By Emily Viverette
FaithHealth roles work across the bio-psycho-social-spiritual spectrum to improve access and seek systemic solutions to gaps in care. Ultimately, no matter the specific role, FaithHealth is about neighbors helping neighbors and building a community of health that embraces the significance of faith.
FaithHealth roles are ever-evolving, fluid and grounded in trust. They work together with community partners, clergy and congregations to create a coordinated web of care to get people to the right door at the right time, ready to be treated and not alone.
Congregations provide volunteers to extend compassionate care beyond the walls of the medical center and agencies. Each FaithHealth role offers a strengths-based approach and serves as bridge between human beings and resources for health. The roles typically involve some combination of caregiving and capacity building.

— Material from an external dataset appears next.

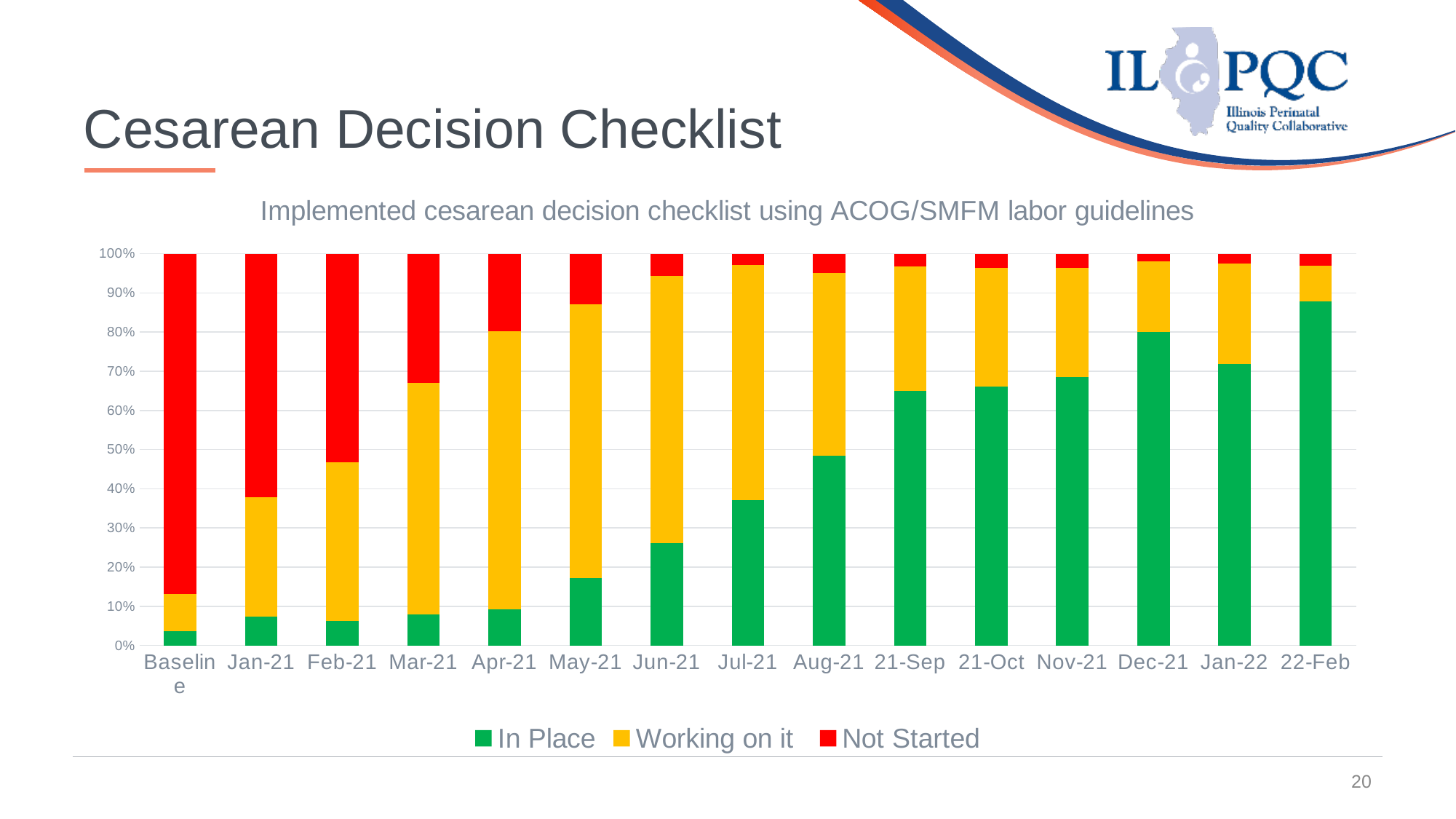
Which category has the smallest 'In Place' share? Baseline Does the 'In Place' share rise or fall from Baseline to 22-Feb? Rise Which is larger, the 'In Place' share for Jul-21 or for Aug-21? Aug-21 What kind of chart is shown on the slide? Stacked bar chart Is the 'In Place' value for Dec-21 greater or less than 70%? greater How many series does the legend list? 3 Is the 'In Place' value for Jun-21 greater or less than 30%? less Which category has the largest 'In Place' share? 22-Feb How many categories are shown along the x axis? 15 What is the total of the stacked bar for Mar-21? 100% Which category has the largest 'Not Started' share? Baseline What is the title of the chart? Implemented cesarean decision checklist using ACOG/SMFM labor guidelines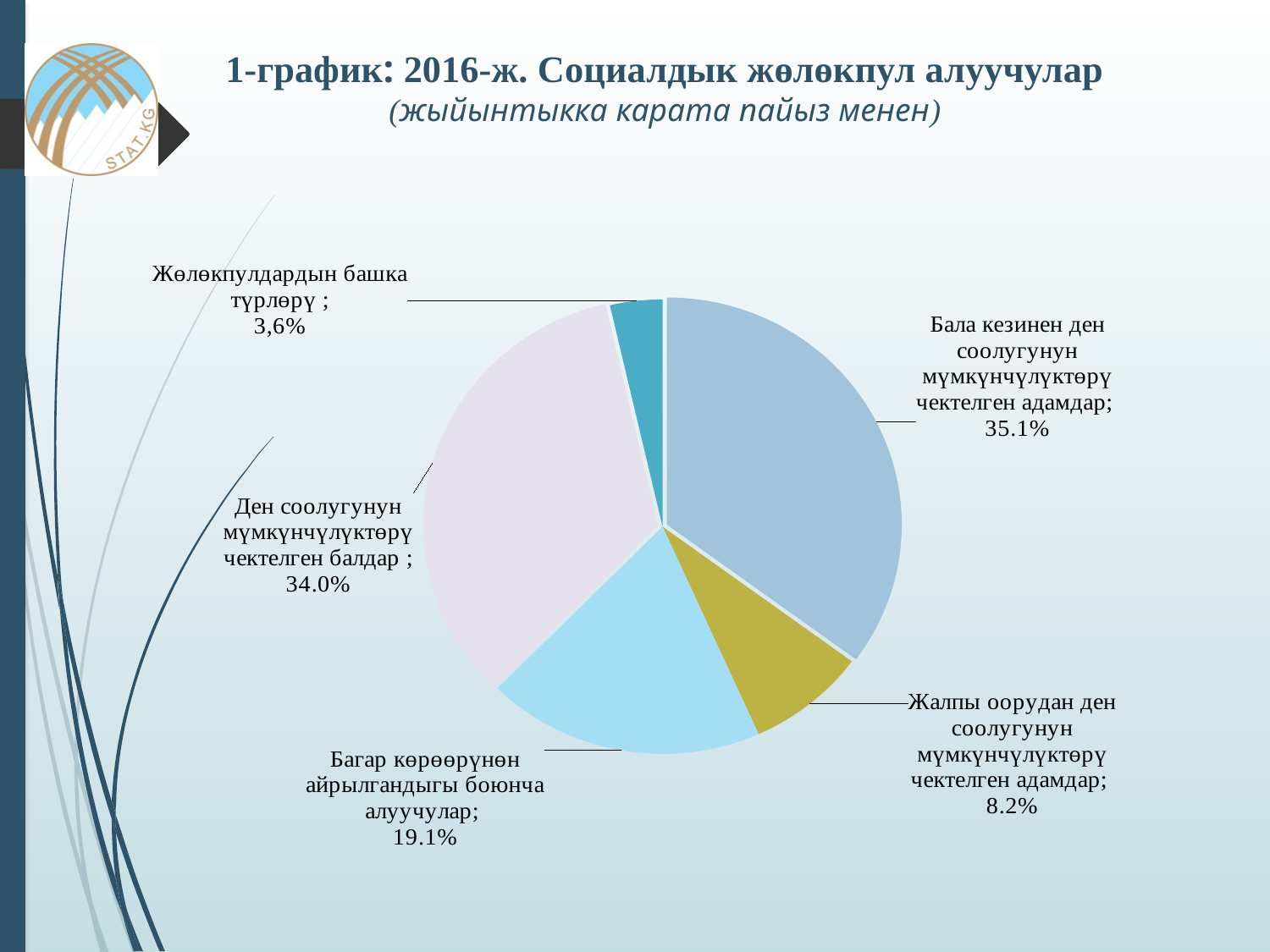
What is the difference in percentage points between the share for 'Багар көрөөрүнөн айрылгандыгы боюнча алуучулар' and the share for 'Жалпы оорудан ден соолугунун мүмкүнчүлүктөрү чектелген адамдар'? 10.9 Which category has the largest share of the pie? Бала кезинен ден соолугунун мүмкүнчүлүктөрү чектелген адамдар What year does the chart title refer to? 2016 How many slices does the pie chart have? 5 What type of chart is shown on the slide? pie chart What is the share for 'Жөлөкпулдардын башка түрлөрү'? 3,6% What is the share for 'Бала кезинен ден соолугунун мүмкүнчүлүктөрү чектелген адамдар'? 35.1% What is the share for 'Жалпы оорудан ден соолугунун мүмкүнчүлүктөрү чектелген адамдар'? 8.2% What is the share for 'Ден соолугунун мүмкүнчүлүктөрү чектелген балдар'? 34.0% Which is larger: the share for 'Багар көрөөрүнөн айрылгандыгы боюнча алуучулар' or for 'Жалпы оорудан ден соолугунун мүмкүнчүлүктөрү чектелген адамдар'? Багар көрөөрүнөн айрылгандыгы боюнча алуучулар Which category has the smallest share of the pie? Жөлөкпулдардын башка түрлөрү What is the share for 'Багар көрөөрүнөн айрылгандыгы боюнча алуучулар'? 19.1%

Connectors, a part-time, lightly funded role, provide hands-on caregiving, such as delivering meals, while also recruiting and training volunteers. Most are recruited as connectors because they are already deeply trusted in the community or in a specific social network, such as a denomination or in an agency, like the Hispanic League. Many were doing FaithHealth work before FaithHealth existed.
Supporters of health are full-time staff who are a nuanced mix between a community health worker and peer support specialist. As individuals with similar lived experiences to their clients, supporters work within specific ZIP codes, which they know well, to navigate complex referrals and provide sensitive care. Supporters can connect clients with primary care appointments and medication, complete insurance paperwork, deliver food and much more.
Chaplains are clinically trained full-time employees of the health system who work both inside and outside the walls. Inside the medical center, they offer spiritual care and triage and make FaithHealth referrals. Outside the walls, they share the FaithHealth message in the community and seek to collaborate with faith communities and agencies to build capacity for FaithHealth work. Chaplain managers provide hospitality and some education to visiting clergy, whom they recognize as partners in community health and well-being.
FaithHealth fellows are full-time employees in agencies or systems committed to improving health in their communities. They commit to an 18-month educational program that is primarily a collaborative partnership. Many fellows have been chaplains, though previous fellows have also included a faith community nurse, a care coordinator, a counselor and a program manager at a public health department. They serve to develop FaithHealth capacity at a system level.
CareNet counselors are licensed mental health professionals who provide education and support for clients and families. These counselors are located in CareNet Centers across the state and specialize in spiritually integrated counseling. They recognize the value of faith in supporting the mental health and wellness of their clients.